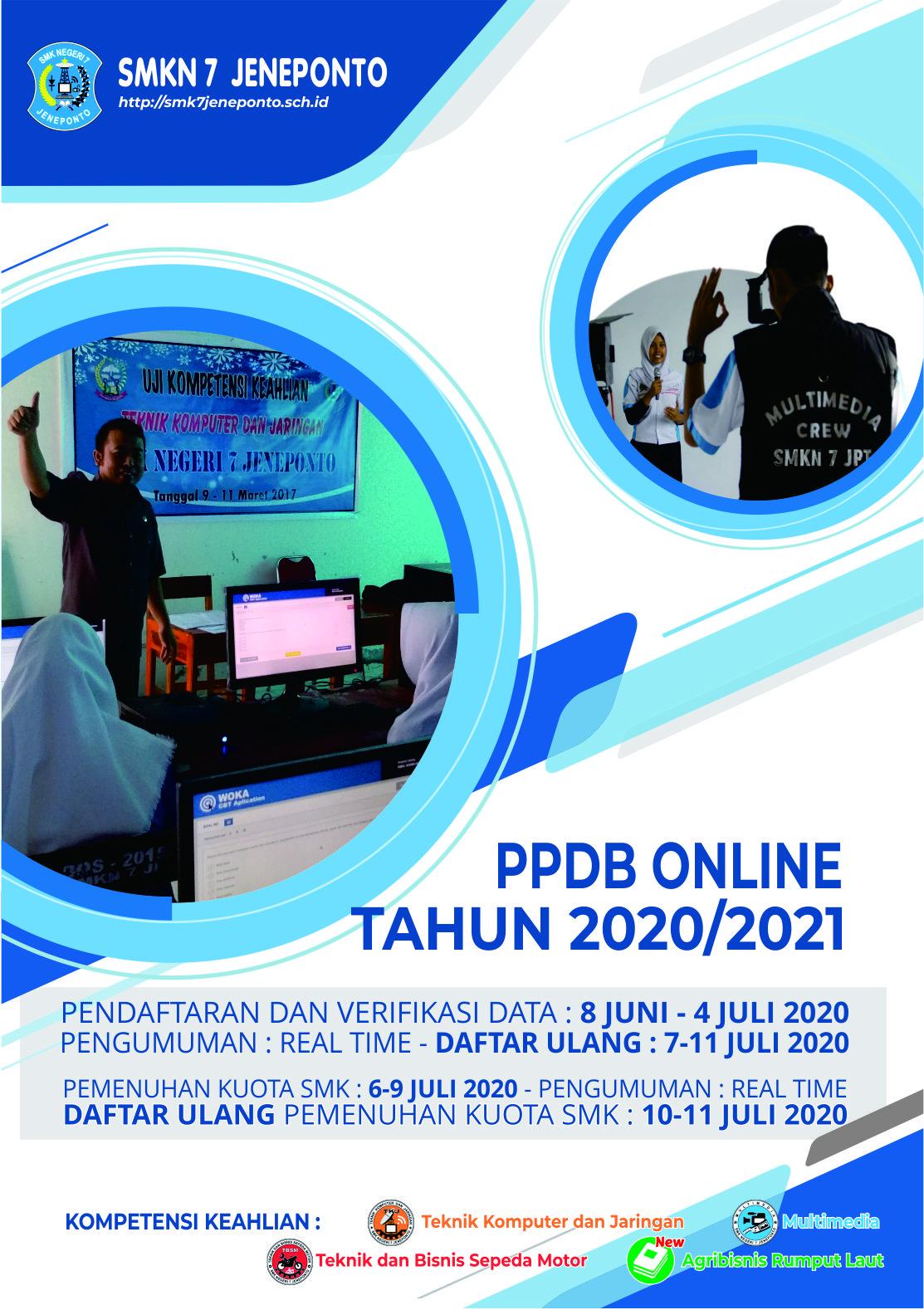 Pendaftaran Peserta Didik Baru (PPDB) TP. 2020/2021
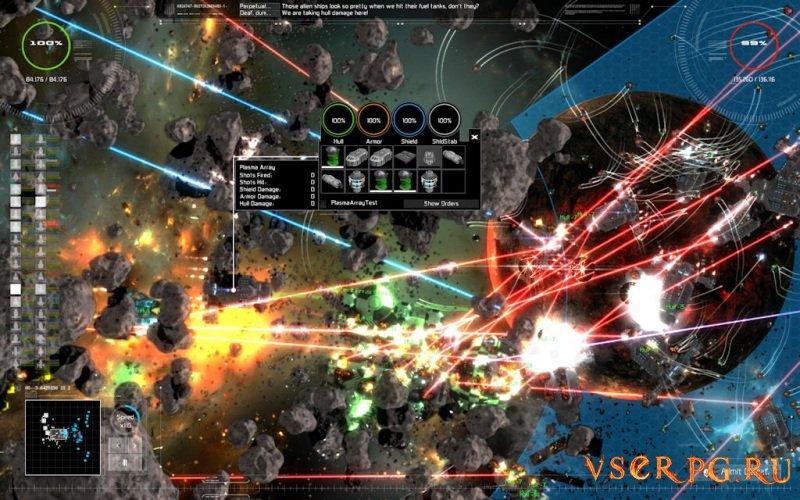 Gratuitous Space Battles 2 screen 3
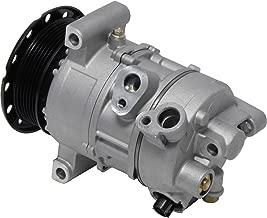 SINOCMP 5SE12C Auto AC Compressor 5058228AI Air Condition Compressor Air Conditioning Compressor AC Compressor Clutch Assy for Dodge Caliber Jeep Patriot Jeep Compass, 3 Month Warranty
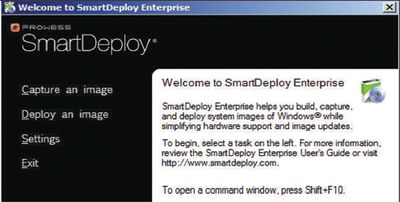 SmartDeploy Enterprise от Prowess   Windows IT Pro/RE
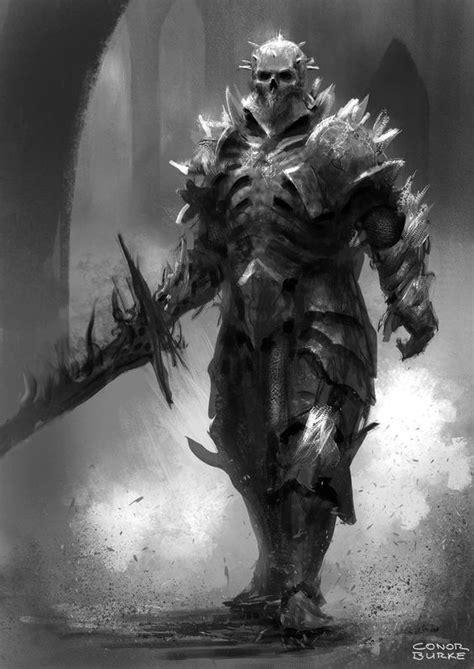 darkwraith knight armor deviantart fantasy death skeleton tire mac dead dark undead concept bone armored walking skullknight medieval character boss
##########
**WHAT IS REQUIRED:**
Everything in the records goes into your answer exactly, except the pictures.

**ANSWER SECTION:**
 Pendaftaran Peserta Didik Baru (PPDB) TP. 2020/2021
 Gratuitous Space Battles 2 screen 3
 SINOCMP 5SE12C Auto AC Compressor 5058228AI Air Condition Compressor Air Conditioning Compressor AC Compressor Clutch Assy for Dodge Caliber Jeep Patriot Jeep Compass, 3 Month Warranty
 SmartDeploy Enterprise от Prowess   Windows IT Pro/RE
 darkwraith knight armor deviantart fantasy death skeleton tire mac dead dark undead concept bone armored walking skullknight medieval character boss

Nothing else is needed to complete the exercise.